Testing of cellular immunity
Peripheral venous blood (2 ml) was collected on EDTA anticoagulant. Flow cytometry of Beckman Coulter company was used for analysis. The kit was purchased from Immunotech (France). Detection indices: CD3+, CD3+ CD4+, CD4+ / CD8+, CD3+CD8+, CD19+CD23+, CD3-CD16+CD56+ and CD3-CD19+.

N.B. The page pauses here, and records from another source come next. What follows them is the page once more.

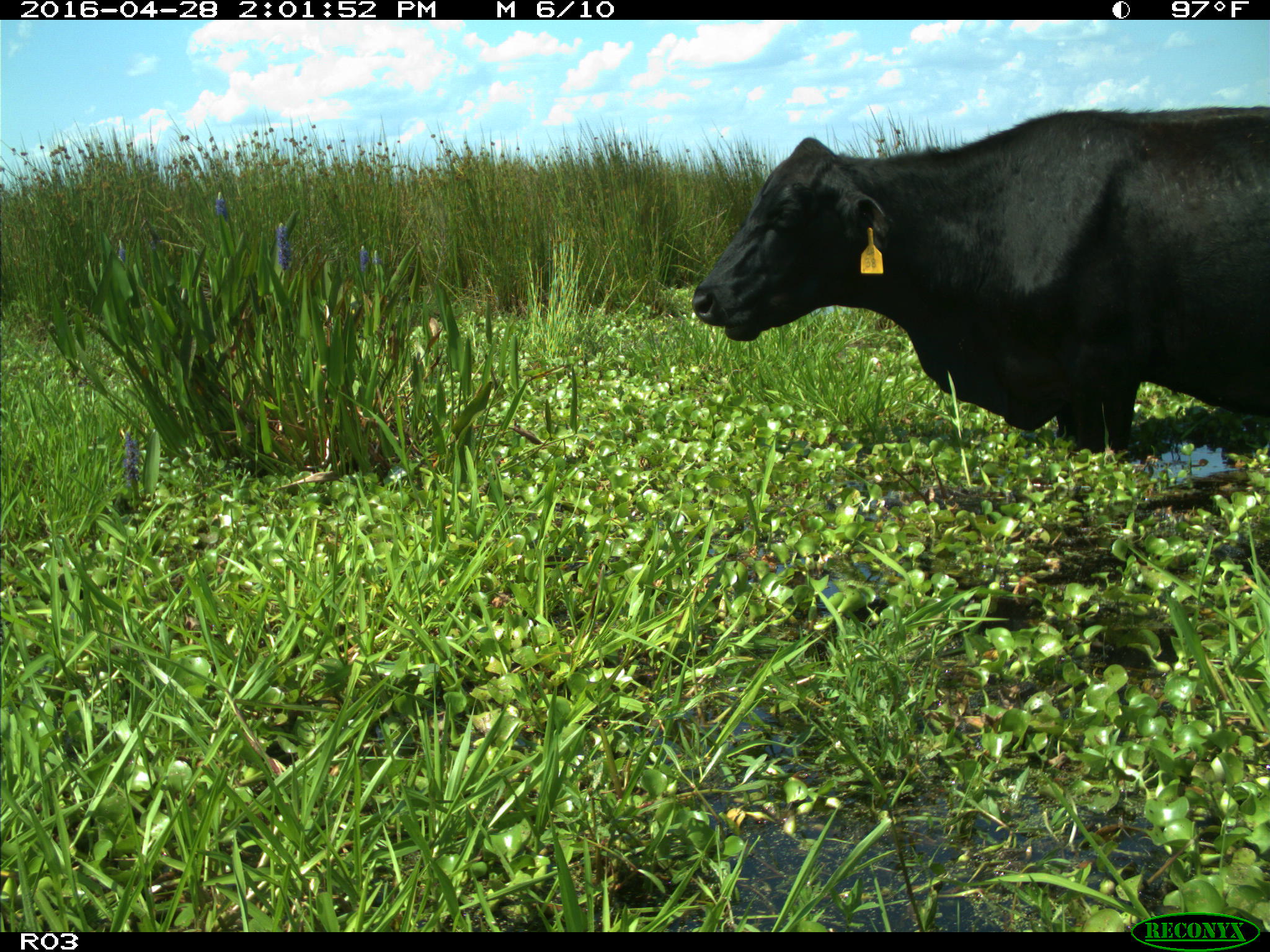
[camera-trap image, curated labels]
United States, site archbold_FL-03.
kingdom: Animalia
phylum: Chordata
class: Mammalia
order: Artiodactyla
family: Bovidae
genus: Bos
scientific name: Bos taurus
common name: domestic cow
Bos taurus (domestic cow).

Detection of serum levels of cytokine
The peripheral blood was centrifuged at 2500r/min for 5 minutes. Supernatants were frozen at -80℃. Serum levels of cytokines (TNF-a, IL-2, IL-13, IL-4, IL-5, IL-25, IL-33, TSLP, TIMP-1, MMP-9 and MIP-1α) were measured by flow cytometry. Flow cytometry (Beckman Coulter, Brea, CA, USA) was performed according to the manufacturer's instructions (Immunotech, Marseille, France). All assay kits were purchased from BEIJING TONGSHENG SHIDAI BIOTECH CO., LTD. Data were automatically processed and analyzed using FCAP Array 3.0 with the standard curve produced from the cytokine standard.
Data collection
Each patient’s data, including age, gender, gestational age at delivery, birth weight, feeding patterns, history of eczema, family history of asthma, exposure to smoking, and pet contact were recorded.
Follow-up of patients
After discharge from hospital, the patients were followed up every 3 months for a 2‑year period by outpatient visits or telephone consultations.
Statistical analysis
SPSS version 18.0 software was used for data analysis. Distribution normality of continuous data was tested by the P-P plots methods before comparison. Data with normal distribution were represented as mean ± standard deviation (SD) and analyzed by t tests. Continuous data with non-normal distribution were represented as median (minimum-maximum) and analyzed with the Mann-Whitney U test. Categorical data were represented as frequency and analyzed with Chi square examination. Predictors of recurrent wheezing were analyzed using a stepwise logistic regression model.